A barragem de Bemposta foi a última a ser construída no Douro Internacional. Os trabalhos iniciaram-se em 1959 e terminaram em 1964. Trabalharam naquela infraestrutura mil trabalhadores. A edificação da barragem contribuiu também para construir a única ligação viária a Espanha, existente no concelho de Mogadouro.

Naquela época, a construção destas três barragens, no rio Douro, trouxe milhares de pessoas a estas localidades. O que antes eram pequenos núcleos rurais passaram a ser lugares de grande movimentação. Por essa razão, a construção das barragens era vista como sinal de progresso para a região.

Contudo, passados 60 anos, o progresso transformou-se em despovoamento e consequentemente numa acentuada redução da atividade económica, social e cultural. Perante esta realidade, Graciano Vieira, está de acordo com as reivindicações do Movimento Cultural da Terra de Miranda (MCTM) e afirma que a região tem direitos sobre as barragens e que não é justo que toda a riqueza gerada vá para outros locais. “Acho que a região deveria receber uma verba, uma renda, consoante a produção de energia hidroelétrica”, defendeu.

“Acho que a região deveria receber uma verba, uma renda, consoante a produção de energia hidroelétrica” – Graciano Vieira

A designação Terra de Miranda

A Terra de Miranda não é uma unidade administrativa como foi no passado, mas continua a ser um território cultural, que abrange os concelhos de Miranda do Douro, Mogadouro e Vimioso.

Nestes três concelhos há elementos identitários comuns que refletem a originalidade e unidade do território, como são a língua mirandesa (falada também nas aldeias de Angueira, Caçarelhos e Vilar Seco, pertencentes ao concelho de Vimioso), a música tradicional, as danças dos pauliteiros, as capas d’honra mirandesas, os rituais associados às festas do solstício de Inverno e as raças autóctones, como são os bovinos mirandeses, os ovinos da raça churra galega mirandesa e os burros mirandeses.
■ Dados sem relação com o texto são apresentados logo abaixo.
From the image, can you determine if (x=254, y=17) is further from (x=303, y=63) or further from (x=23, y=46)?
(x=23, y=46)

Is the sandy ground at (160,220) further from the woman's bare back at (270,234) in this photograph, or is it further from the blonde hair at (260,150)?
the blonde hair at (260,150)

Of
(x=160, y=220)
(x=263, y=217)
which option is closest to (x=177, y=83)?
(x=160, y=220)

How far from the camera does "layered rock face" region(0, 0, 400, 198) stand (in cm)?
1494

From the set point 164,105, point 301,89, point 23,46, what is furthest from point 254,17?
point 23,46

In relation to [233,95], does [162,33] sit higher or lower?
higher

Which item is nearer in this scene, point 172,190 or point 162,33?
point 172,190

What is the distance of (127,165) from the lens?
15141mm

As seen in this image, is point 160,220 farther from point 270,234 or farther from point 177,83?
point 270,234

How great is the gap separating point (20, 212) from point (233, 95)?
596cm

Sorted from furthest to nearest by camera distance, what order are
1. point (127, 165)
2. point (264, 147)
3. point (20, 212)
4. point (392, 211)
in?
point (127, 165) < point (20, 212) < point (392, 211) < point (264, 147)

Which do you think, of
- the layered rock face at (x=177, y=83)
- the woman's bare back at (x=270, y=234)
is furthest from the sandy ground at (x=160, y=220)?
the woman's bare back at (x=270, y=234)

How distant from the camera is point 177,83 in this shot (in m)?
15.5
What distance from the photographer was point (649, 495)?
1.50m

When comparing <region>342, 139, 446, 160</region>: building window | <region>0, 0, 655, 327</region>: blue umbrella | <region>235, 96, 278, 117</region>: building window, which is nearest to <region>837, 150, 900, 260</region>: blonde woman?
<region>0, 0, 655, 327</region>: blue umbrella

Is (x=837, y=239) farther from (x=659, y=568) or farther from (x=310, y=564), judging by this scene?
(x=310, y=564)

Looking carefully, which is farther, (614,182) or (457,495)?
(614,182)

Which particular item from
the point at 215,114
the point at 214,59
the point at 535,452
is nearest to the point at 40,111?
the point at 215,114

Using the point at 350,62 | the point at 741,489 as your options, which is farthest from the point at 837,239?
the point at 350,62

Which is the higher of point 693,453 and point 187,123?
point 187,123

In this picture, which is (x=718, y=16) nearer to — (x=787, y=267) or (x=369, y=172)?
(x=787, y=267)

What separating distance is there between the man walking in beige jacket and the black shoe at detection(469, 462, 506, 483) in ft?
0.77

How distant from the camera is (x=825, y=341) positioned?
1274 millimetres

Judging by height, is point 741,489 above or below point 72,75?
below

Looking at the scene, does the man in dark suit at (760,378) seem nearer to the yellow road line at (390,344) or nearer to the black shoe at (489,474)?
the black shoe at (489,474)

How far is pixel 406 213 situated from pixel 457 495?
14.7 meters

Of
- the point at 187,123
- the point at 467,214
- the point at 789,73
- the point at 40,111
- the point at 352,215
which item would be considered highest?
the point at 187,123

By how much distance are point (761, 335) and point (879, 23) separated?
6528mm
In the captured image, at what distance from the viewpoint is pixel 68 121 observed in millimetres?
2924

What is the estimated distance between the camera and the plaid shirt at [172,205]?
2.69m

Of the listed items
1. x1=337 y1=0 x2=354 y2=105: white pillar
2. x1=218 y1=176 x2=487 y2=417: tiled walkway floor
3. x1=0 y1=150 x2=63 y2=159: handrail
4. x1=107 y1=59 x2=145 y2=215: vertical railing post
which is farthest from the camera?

Estes são alguns dos elementos identitários que permitem delimitar um território cultural, a que se chama Terra de Miranda.

Nota: Informações extraídas da Tese de mestrado do Professor Luís Miguel Pires Meirinhos, “A evolução da Terra de Miranda: Um estudo com base nos Sistemas de Informação Geográfica”.

“A língua, a música tradicional, a dança dos Pauliteiros, as capas d’honra mirandesas, as festas de solstício de inverno e as raças autóctones são alguns dos elementos identitários da Terra de Miranda.”